As long as I go do it in my data processing QMD, whenever I go to re-render these documents, that change will be applied everywhere because I used shortcodes.

I've been in the mix where things kind of get messed up, where they have a certain copy that I generated last week, and then I generated this new copy, and everything's just a mess. This saves that, especially if you're using GitHub, because then you can track your changes as everything is taking place.

And then furthermore, researchers don't know how to use Reveal JavaScript sometimes. They prefer PowerPoint, Keynote, that's fine. You can just change the format to PPTX, and then it will output those figures, those tables, the inline code that you referenced into a PowerPoint format. That way, the only thing they really have to do is copy that slide from your new output into their existing presentation. That makes it very quick and easy. They don't have to worry about resizing. There's no messy screenshotting of reports. It's what physicians have done with me in the past. It's also in the updated report, they just take a screenshot of what I generated and the whole thing's messed up. But yeah, everything will update for their new presentation.

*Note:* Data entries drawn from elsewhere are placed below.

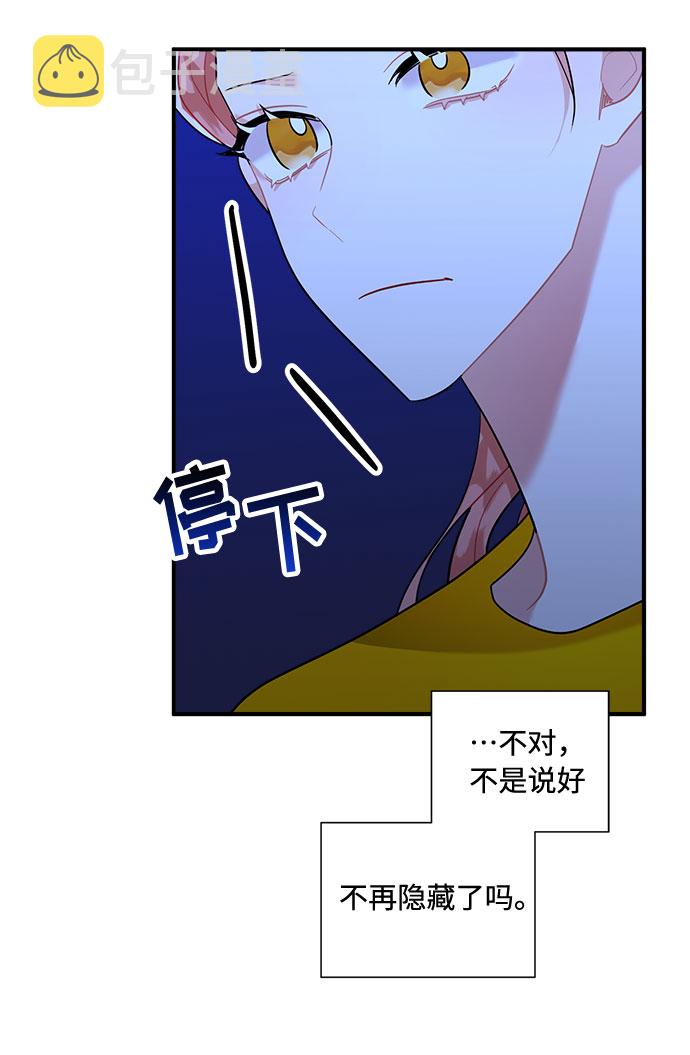 第61话69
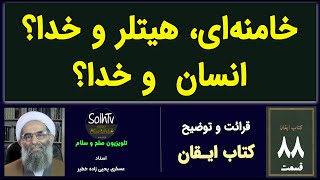 خامنه ای، هیتلر و خدا؟ انسان  و خدا؟ | عسکری یحیی زاده خطیر | SolhTv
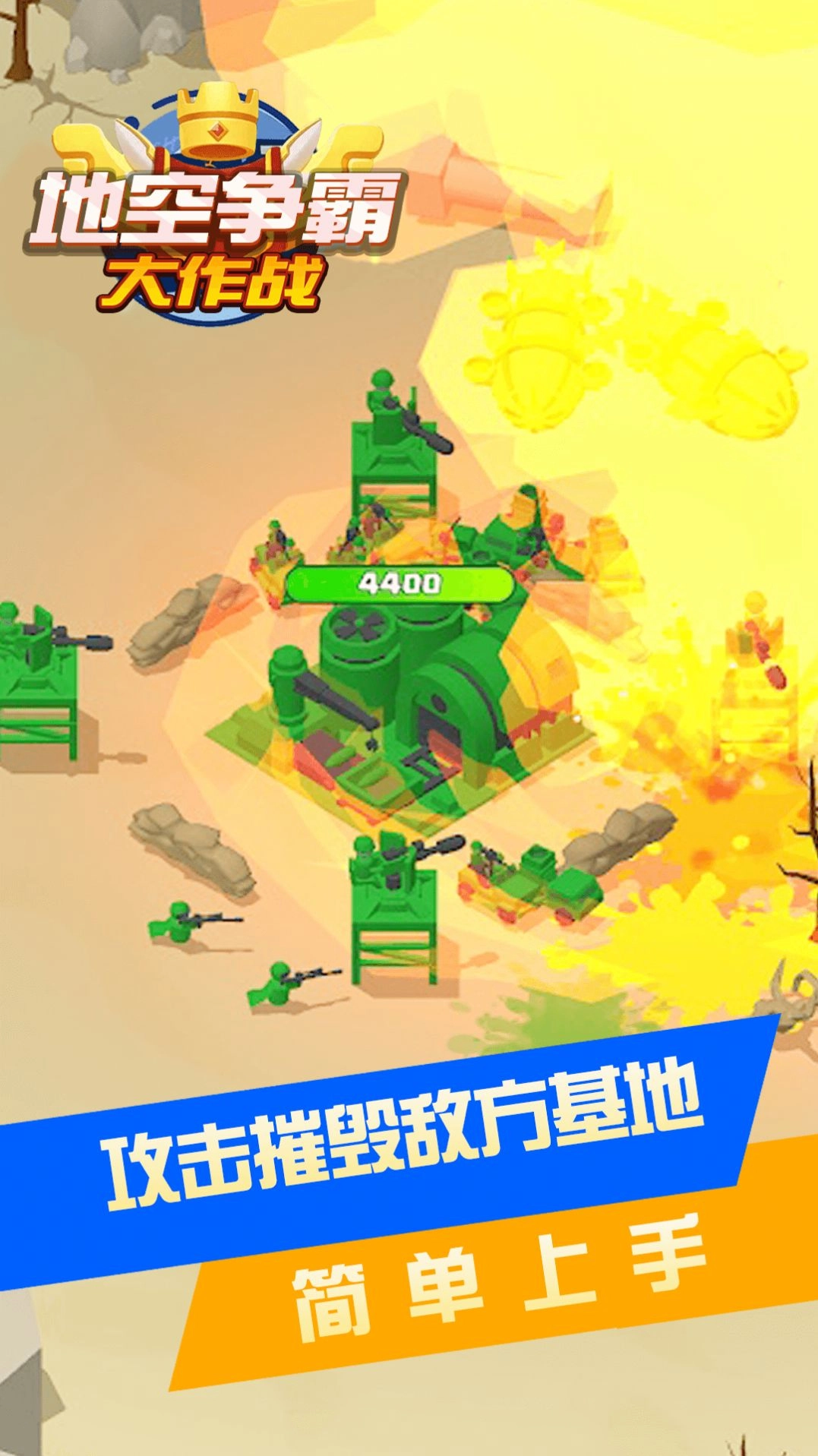 地空争霸大作战图3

So in this case example, this is really important because all of these documents are frequently used by medical researchers. And you could expand it further to Quarto websites, blogs, or other types of projects where maybe they have a website, where they have a research portfolio, maybe they're applying for grants. I've heard all of those things. You could add that in there as well. As you're updating your one QMD file, every subsequent Quarto output is going to update. If an error is identified or something else, simply altering those files will queue them to refresh.

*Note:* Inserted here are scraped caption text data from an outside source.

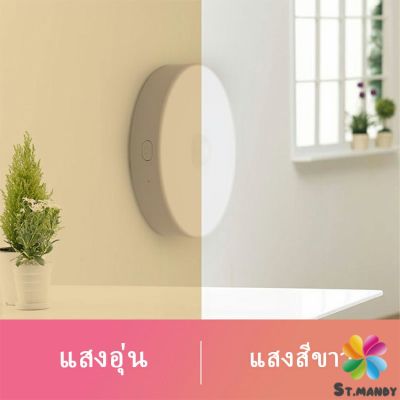 MD ไฟติดห้องนอน โคมไฟอัตโนมัติในบ้าน LED ไฟเซ็นเซอร์ สินค้าพร้อมส่ง LED induction light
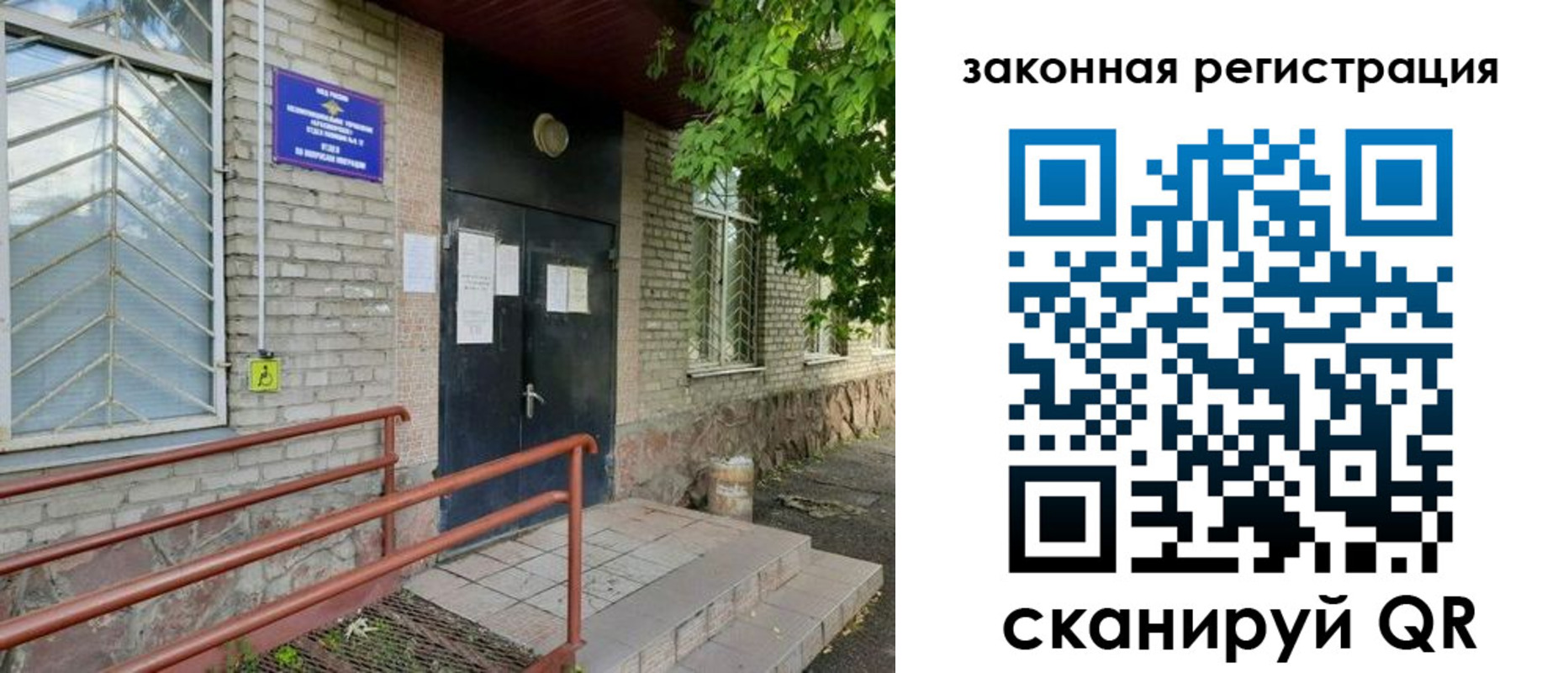 миграционный учет в Камызяке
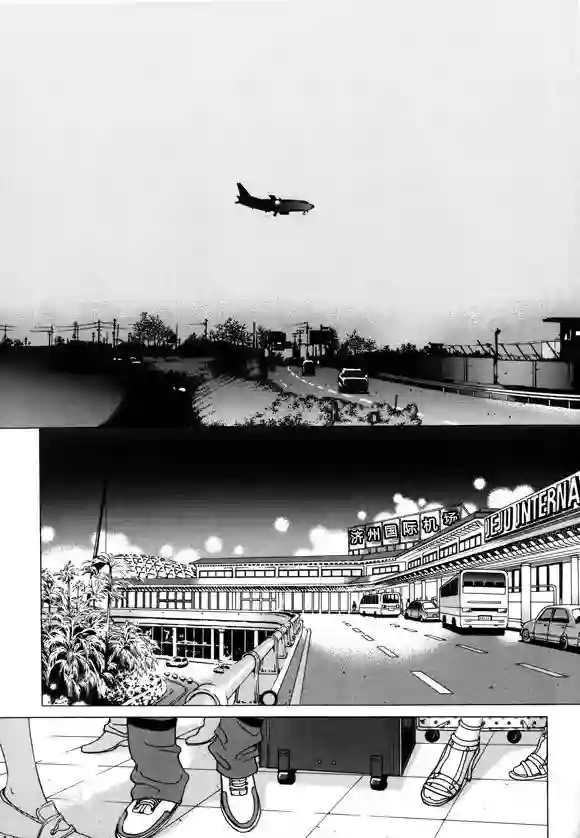 玛丽外宿中第11话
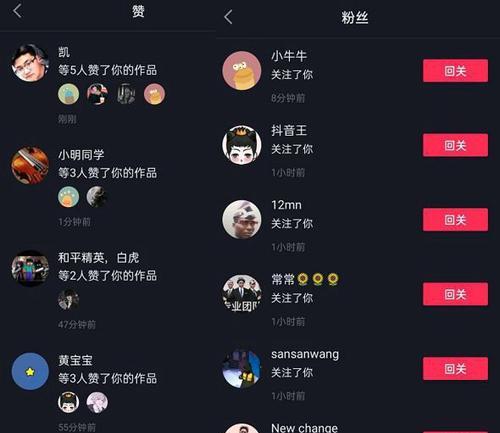 快手刷播放量攻略（如何在快手上刷出高播放量？）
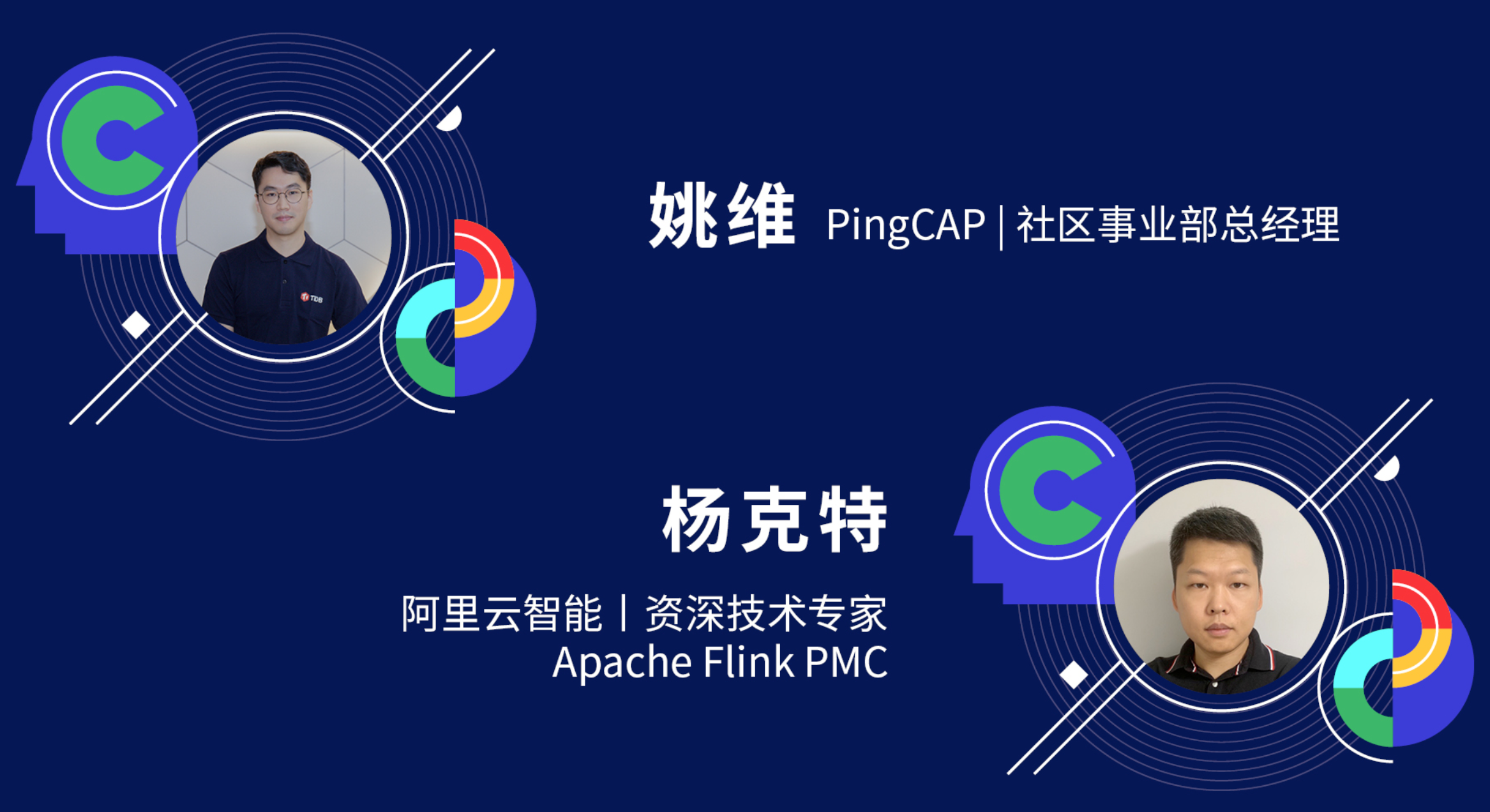 TiDB 與 Flink 聯(lián)合發(fā)布實(shí)時(shí)數(shù)倉(cāng)最佳實(shí)踐白皮書(shū)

And I'll show you a setting in a second that you have to put into the Quarto YAML to kind of freeze at that time point. And then anytime there is a change detected, it will re-render that document. If another template is needed, we've all been rejected from journals before. This is probably one of the biggest time-saving tasks that I've had is we'll submit to the Public Library of Science, and they'll reject us. And then we'll say, okay, submit to Nature. Well, then you have to go reformat the references, the figures, the file structure, everything needs to be changed. Instead, why not just enter in one line of code to change the template over to Nature, and then specify that in your YAML header? Everything else will be automatically rearranged. The only catch is some journals require you to submit figures and tables separately. In that case, you will want to disable the generation and then just save them natively to a file.

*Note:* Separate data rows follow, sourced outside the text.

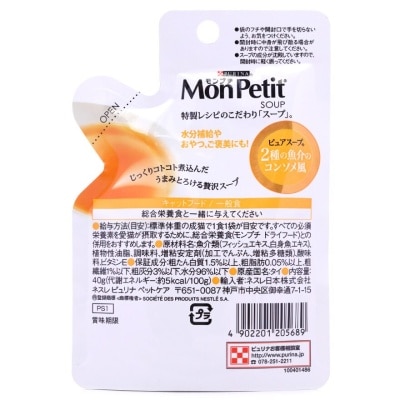 MON PETIT 極尚純湯雙魚鮮味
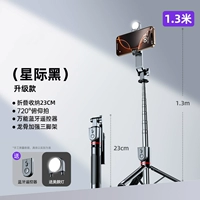 1,3 м [обновляется] алюминиевый сплав ★ Расширенный широкий угол ★ 720 ° Сит ★ Красота Свет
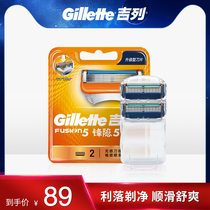  Gillette Razor Blade Fengyin Manual Razor Head(5 blades)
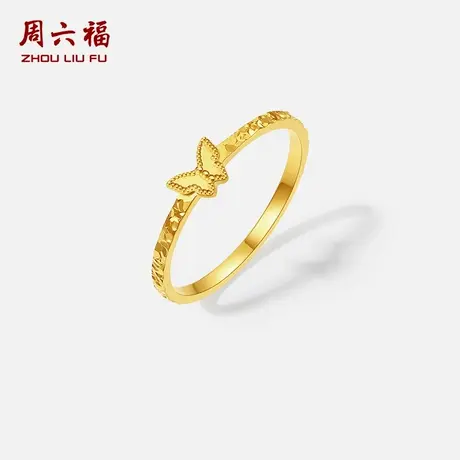 周六福黄金5G计价足金女戒爆闪碎金金小梦蝶戒指节日礼物商品大图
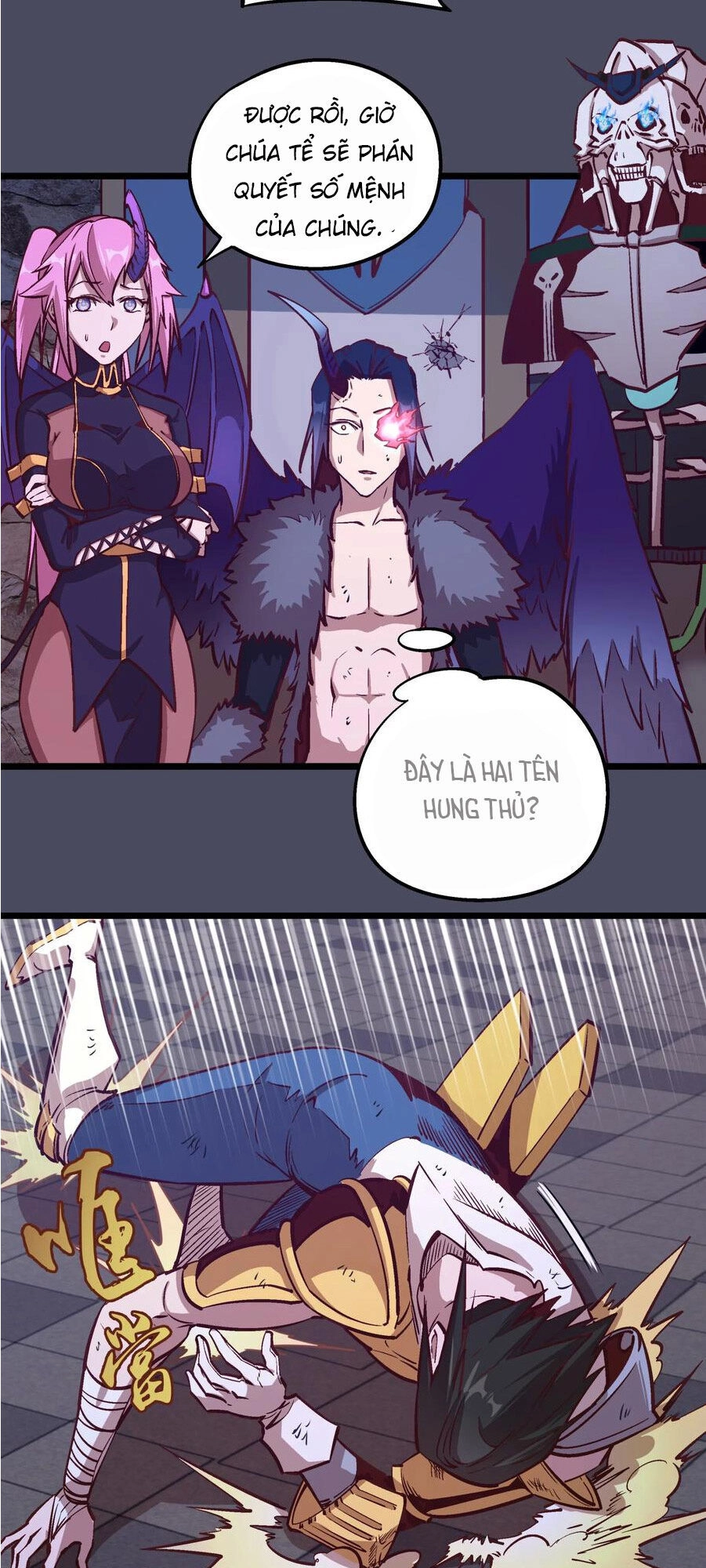 Tôi Không Phải Quỷ Vương Chapter 5.1 - 19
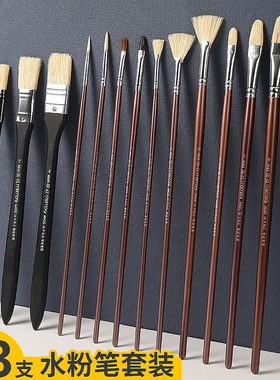 回忆黑骑士水粉笔套装美术生专用猪鬃尼龙勾线笔丙烯油画笔平头水粉画笔扇形笔水彩绘画专用画笔套装排笔刷子
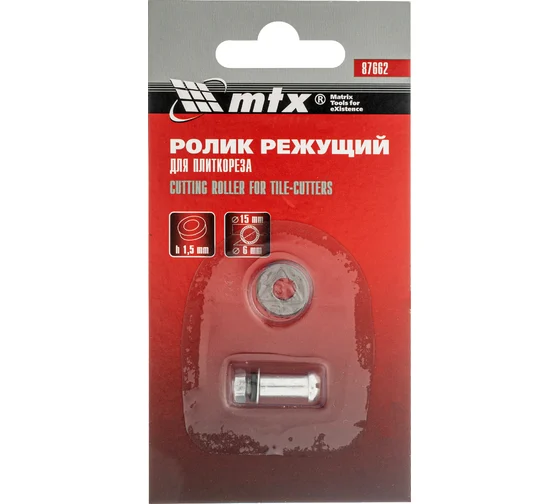 87662 Режущий ролик для плиткореза 15,0 x 6,0 x 1,5 мм//MTX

So even if the researcher prefers traditional PowerPoint or Word, you can still output to those. It just gets a little bit tricky with tracking. Still recommend to protect against redundancy when updating your analysis code though. And then, in other words, we are effectively moving beyond copy-paste. We're making it to where they no longer have to take the report and screenshot whatever change I made. It's automatically in all their documents. If they have access to the directory that I'm outputting these documents to, maybe if it's on a shared drive or something like that, I can just say, hey, every document that you need is now in the updated drive. Saves me a ton of work and it's really efficient for submissions.